- [Exercise task]:
Turn the lines below into a Markdown table with the columns "Row" and "Line". Start with the line containing "What distance does", go on through the last line, and leave out blank lines.

- [Data]:
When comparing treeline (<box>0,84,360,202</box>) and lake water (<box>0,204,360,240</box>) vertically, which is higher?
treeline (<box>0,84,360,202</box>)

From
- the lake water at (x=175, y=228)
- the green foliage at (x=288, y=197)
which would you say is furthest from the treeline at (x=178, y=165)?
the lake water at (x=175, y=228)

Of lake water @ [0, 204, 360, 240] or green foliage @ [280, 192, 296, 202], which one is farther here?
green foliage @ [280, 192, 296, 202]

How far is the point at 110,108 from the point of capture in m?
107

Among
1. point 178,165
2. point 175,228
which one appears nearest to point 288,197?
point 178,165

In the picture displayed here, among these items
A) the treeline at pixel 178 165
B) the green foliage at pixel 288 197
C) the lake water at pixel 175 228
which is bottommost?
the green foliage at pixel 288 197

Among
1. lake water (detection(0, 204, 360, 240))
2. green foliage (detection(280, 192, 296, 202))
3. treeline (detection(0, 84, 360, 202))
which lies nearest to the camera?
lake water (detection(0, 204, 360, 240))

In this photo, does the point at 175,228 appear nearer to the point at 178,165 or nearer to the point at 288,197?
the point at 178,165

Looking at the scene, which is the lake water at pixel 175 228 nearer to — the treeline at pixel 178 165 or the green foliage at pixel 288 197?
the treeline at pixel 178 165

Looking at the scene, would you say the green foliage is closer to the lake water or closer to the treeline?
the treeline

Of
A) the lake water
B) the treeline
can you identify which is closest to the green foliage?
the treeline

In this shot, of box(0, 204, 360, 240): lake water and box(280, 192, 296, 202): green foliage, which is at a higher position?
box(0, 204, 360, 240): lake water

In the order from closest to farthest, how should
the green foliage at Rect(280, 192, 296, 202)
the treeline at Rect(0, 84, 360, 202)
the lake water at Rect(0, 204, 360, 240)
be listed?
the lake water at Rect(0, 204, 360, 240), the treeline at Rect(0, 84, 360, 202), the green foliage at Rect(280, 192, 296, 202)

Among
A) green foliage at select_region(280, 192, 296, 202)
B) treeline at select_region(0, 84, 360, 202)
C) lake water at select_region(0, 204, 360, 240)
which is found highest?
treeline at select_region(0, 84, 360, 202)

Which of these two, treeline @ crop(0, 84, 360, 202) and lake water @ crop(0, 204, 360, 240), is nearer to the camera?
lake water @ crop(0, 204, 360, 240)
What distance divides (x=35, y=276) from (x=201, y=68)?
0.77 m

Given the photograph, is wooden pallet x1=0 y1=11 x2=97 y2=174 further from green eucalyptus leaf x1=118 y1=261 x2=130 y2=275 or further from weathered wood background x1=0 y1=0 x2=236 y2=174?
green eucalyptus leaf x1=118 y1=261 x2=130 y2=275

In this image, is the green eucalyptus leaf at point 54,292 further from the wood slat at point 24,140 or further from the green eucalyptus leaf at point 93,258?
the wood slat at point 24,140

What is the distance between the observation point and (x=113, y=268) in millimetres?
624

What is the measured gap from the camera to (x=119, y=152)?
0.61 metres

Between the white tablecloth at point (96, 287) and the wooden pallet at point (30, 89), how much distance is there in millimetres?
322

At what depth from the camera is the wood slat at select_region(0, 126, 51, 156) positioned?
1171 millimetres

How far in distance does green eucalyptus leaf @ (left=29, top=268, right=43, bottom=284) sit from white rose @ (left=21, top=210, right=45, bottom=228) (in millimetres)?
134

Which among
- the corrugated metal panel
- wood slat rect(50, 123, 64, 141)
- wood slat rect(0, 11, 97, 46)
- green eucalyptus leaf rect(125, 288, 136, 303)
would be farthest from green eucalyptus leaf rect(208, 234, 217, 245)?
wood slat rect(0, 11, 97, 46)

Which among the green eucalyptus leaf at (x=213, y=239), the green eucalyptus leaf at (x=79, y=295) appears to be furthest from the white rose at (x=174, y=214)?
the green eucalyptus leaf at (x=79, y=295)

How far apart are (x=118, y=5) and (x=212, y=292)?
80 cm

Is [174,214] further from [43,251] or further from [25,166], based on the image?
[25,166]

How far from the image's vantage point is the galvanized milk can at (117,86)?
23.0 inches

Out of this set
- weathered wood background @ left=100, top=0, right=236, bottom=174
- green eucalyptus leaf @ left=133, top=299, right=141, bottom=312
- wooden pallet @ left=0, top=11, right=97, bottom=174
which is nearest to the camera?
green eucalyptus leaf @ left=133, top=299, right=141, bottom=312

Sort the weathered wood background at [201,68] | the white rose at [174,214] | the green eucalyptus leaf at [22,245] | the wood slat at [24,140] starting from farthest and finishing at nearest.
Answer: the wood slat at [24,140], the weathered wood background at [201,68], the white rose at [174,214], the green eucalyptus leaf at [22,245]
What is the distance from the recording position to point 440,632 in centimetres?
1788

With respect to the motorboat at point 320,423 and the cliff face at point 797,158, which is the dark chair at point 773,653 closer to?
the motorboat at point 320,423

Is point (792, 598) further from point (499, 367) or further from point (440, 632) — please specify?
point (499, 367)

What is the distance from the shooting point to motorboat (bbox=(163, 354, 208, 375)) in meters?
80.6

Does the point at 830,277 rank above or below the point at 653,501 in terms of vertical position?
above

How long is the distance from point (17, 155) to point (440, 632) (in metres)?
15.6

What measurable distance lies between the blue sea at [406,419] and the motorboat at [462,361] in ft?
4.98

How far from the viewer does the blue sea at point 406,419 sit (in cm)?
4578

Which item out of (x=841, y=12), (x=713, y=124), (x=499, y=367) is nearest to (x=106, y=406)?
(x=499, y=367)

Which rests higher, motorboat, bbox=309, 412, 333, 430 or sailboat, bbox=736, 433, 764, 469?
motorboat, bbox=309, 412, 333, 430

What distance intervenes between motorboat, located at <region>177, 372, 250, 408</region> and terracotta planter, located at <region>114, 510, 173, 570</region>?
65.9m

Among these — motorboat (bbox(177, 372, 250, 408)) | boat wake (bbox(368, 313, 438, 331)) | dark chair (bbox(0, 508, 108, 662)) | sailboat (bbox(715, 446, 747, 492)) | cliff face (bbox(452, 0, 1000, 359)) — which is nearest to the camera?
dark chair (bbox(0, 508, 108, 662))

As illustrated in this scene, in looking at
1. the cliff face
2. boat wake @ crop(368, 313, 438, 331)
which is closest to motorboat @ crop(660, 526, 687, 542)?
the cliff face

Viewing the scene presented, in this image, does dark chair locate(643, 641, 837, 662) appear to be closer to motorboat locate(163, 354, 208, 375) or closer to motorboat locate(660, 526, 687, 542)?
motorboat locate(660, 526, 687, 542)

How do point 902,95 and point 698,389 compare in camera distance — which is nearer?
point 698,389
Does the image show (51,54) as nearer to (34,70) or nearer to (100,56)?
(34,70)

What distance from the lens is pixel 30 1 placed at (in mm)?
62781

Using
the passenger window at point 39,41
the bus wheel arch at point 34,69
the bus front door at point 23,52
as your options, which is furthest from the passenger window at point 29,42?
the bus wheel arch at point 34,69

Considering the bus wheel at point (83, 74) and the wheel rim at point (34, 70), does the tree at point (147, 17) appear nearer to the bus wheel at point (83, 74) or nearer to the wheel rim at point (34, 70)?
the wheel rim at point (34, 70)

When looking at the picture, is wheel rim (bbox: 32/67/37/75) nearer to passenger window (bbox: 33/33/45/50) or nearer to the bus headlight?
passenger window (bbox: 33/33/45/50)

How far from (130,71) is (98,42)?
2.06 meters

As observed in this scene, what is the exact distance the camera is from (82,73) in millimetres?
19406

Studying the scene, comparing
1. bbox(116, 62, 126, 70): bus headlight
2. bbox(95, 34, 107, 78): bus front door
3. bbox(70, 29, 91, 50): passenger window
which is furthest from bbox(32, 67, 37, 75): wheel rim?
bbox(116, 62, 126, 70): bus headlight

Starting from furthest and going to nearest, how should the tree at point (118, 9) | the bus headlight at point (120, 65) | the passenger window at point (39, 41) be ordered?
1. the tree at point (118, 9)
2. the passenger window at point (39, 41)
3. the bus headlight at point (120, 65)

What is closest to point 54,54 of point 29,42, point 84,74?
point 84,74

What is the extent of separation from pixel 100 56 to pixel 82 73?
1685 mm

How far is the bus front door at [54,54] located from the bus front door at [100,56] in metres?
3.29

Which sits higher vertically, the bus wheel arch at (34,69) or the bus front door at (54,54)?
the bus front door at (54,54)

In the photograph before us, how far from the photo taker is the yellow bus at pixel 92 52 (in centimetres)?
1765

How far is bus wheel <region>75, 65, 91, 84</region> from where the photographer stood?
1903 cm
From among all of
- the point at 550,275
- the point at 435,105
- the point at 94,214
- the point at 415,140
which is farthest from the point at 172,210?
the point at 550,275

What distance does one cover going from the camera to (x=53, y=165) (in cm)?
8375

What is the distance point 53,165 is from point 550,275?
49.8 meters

- [Result]:
| Row | Line |
|---|---|
| 1 | What distance does one cover going from the camera to (x=53, y=165) (in cm)? |
| 2 | 8375 |
| 3 | What is the distance point 53,165 is from point 550,275? |
| 4 | 49.8 meters |